4572/17501
I have been egged. I said egg.
We have a tiny bit of space at the back of our house, which is decked with grooved wood. There’s enough room to have a barbecue for a dozen people if they really like each other and it’s a nifty little sun trap between late morning and late afternoon. But it’s enclosed and as the gardens of the next street back on to it there is no way to access it except by jumping over the fences of the gardens that connect to it.
I went outside this evening to return a football that had, I presume, been kicked over by the kids next door when I saw two eggs on our sun lounger. One of them had smashed and was spreading its embryonic contents over the garden chaise lounge, the other had failed to break on impact and sat sadly, an unexploded bomb that had failed to achieve its mission. On further inspection I found two other eggs that had been more successful improvised albumen devices and had splattered into the decking and then been baked into the grooves by the sun. That was more annoying and my cursory attempts to remove the scrambled eggs was not entirely successful. Was that another egg down the side of the lounger and partly submerged in a waterlogged planting tray? Perhaps. Someone had lobbed four or five eggs into our garden. But who? And why? It was slightly unsettling.
My initial suspects were the children who live next door. All common sense and common prejudice would suggest that. Perhaps that they were annoyed that it had taken us a few hours to return their ball (again I assumed the ball was theirs, but was that a prejudicial assumption?) or perhaps they were just bored and feeling naughty and had found a carton of eggs. Certainly the eggs had largely fallen hear to the interconnecting fence. Their weak child arms might have tossed the eggs upwards and just cleared the fence. The unsmashed egg had landed on the soft lounger, but it hadn’t bounced far, suggesting it had come from nearby. In a sense this would be the least worrying possibility. The children were almost certainly doing this for shits and giggles and held no personal grudge against us (apart from maybe not being superfast with our complimentary ball return service).

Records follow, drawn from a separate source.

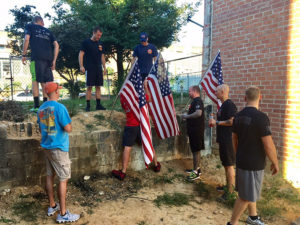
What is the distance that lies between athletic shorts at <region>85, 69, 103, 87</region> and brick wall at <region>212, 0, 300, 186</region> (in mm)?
3115

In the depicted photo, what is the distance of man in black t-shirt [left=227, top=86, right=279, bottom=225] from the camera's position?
2.80 meters

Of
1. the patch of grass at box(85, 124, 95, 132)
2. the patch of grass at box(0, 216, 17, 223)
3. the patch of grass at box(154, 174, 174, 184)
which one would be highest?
the patch of grass at box(85, 124, 95, 132)

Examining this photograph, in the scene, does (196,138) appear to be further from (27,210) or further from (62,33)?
(62,33)

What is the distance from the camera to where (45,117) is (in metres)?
3.28

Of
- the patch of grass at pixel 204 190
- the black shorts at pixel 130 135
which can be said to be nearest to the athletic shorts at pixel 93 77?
the black shorts at pixel 130 135

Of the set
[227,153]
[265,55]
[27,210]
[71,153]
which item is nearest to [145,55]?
[265,55]

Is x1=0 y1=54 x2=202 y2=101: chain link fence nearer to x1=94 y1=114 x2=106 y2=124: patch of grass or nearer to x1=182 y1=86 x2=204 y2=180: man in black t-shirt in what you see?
x1=94 y1=114 x2=106 y2=124: patch of grass

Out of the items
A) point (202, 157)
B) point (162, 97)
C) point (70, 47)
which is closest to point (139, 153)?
point (162, 97)

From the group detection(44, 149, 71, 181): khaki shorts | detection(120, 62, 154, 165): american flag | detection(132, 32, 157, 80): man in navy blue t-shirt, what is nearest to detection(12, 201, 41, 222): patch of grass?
detection(44, 149, 71, 181): khaki shorts

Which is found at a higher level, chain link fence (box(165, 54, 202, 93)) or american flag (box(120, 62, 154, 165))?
chain link fence (box(165, 54, 202, 93))

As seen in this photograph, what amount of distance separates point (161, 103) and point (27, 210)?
3138mm

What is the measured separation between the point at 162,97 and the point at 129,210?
2.44 meters

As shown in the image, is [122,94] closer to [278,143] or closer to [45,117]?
[45,117]

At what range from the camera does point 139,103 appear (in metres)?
4.75
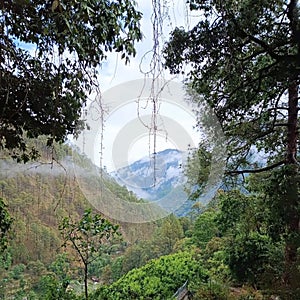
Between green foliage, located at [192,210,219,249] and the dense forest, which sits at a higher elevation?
the dense forest

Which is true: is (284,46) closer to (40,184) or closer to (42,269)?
(40,184)

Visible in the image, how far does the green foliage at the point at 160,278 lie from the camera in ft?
9.88

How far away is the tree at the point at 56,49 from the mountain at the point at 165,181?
56 centimetres

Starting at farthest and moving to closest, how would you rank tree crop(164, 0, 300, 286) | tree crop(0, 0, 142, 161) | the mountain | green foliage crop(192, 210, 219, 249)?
green foliage crop(192, 210, 219, 249) → the mountain → tree crop(164, 0, 300, 286) → tree crop(0, 0, 142, 161)

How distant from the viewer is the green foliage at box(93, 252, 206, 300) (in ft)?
9.88

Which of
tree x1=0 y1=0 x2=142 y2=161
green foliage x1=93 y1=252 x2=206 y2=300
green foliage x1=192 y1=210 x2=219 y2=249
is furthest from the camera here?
green foliage x1=192 y1=210 x2=219 y2=249

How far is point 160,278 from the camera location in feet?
12.0

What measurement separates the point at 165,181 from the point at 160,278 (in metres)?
1.27

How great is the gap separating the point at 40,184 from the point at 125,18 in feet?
13.2

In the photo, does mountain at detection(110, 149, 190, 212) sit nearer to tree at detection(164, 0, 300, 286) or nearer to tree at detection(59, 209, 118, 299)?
tree at detection(59, 209, 118, 299)

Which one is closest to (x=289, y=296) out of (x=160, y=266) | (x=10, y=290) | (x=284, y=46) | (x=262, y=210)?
(x=262, y=210)

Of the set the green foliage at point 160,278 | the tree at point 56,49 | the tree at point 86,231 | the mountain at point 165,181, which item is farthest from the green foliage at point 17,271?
the tree at point 56,49

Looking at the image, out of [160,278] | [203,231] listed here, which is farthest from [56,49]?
[203,231]

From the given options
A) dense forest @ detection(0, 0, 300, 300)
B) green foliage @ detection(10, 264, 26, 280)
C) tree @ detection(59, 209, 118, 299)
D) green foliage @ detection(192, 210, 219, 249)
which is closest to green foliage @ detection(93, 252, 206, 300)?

But was it too convenient to blame the children? And what if it wasn’t them and whoever threw the eggs did it because they hated us or were trying to send us a message.
The close grouping of five eggs suggests that the assailant must have been a relatively close neighbour. To throw five eggs across two or three gardens and for them all to land within three feet of each other would take the kind of egg throwing skills that you wouldn’t waste on a personal vendetta. Also this is London, so I have absolutely no interaction with people who live that far away. The only clue that might point to a more distant perpetrator is that only four or five eggs made it into our garden. What happened to the rest of the carton? Perhaps some more distant egg chucker had been throwing dozens of eggs in all directions, but again the relative proximity of the ones that hit us would suggest it wasn’t a scatter-gun technique. Perhaps a chicken had nested in the tree above our garden and laid its eggs from above. Actually they were all under the tree. But I doubt a chicken could have got up there without assistance so that still points to a deliberate attack.
So the neighbours to the left are young professionals, renting out the house. Might they have had party and things got out of hand or had some grudge over us not collecting our parcels delivered when we were out fast enough? Possibly they just had a food fight in their garden and a few eggs landed in our garden as collateral damage. But I don’t think they are serious suspects.
What about the houses behind us? I sometimes walk around in our kitchen with no clothes on. I am largely hidden from view, but a determined peeping tom who wished to see the ever-withering penis of a fat 47-year-old man might get the odd glimpse. But you’d have to properly be looking for it, so if my nudity offended you (and if you think my naked body is disgusting then you are criticising God who designed and created this sex-machine) then you could just turn away or not draw your own curtains. Perhaps a disgruntled Post Office worker lives in one of those flats and is fed up with me drawing attention to the sluggish service at his place of work -though traditionally Post Office workers favour bullets, not cloaca-bombs.
The comedian Stuart Goldsmith recently moved into one of those houses. Year upon year (apart from this year when someone else won) my comedy interview podcast out performs his in downloads and awards from obscure comedy websites. Has he finally cracked (geddit?) and decided to take egg-based vengeance upon me. It would be fair enough. I prefer his podcasts to mine (he’s the only person I pretty regularly listen to). It’s an odd coincidence that he moved in so close to me. Almost like this whole thing was his plan all along. Like a hen-gamete based Day of the Jackal.
Or what if the real ovoid-hooligan was closer to home. Might my wife, annoyed by me failing to appreciate just how magnificent she is, take her revenge by throwing eggs in our own garden. It would be a dangerous tactic. If I hadn’t noticed them then she would have had to live alongside the stink (though thanks to living with me she is probably almost immune to eggy stenches by now) and there was the chance that she might have to clean up the disgusting mixture of softly sun-cooked egg-juice and fractured chalky shell. But at least it was a crime that I would never suspect her of - bad luck, you got that wrong.
Might I have done it myself for similar reasons? Me2 certainly holds enough anger inside him do something like this.
Or perhaps all this was done by whoever it was who smashed those cupboards in Edinburgh. Rumour has it that he was obsessed with eggs.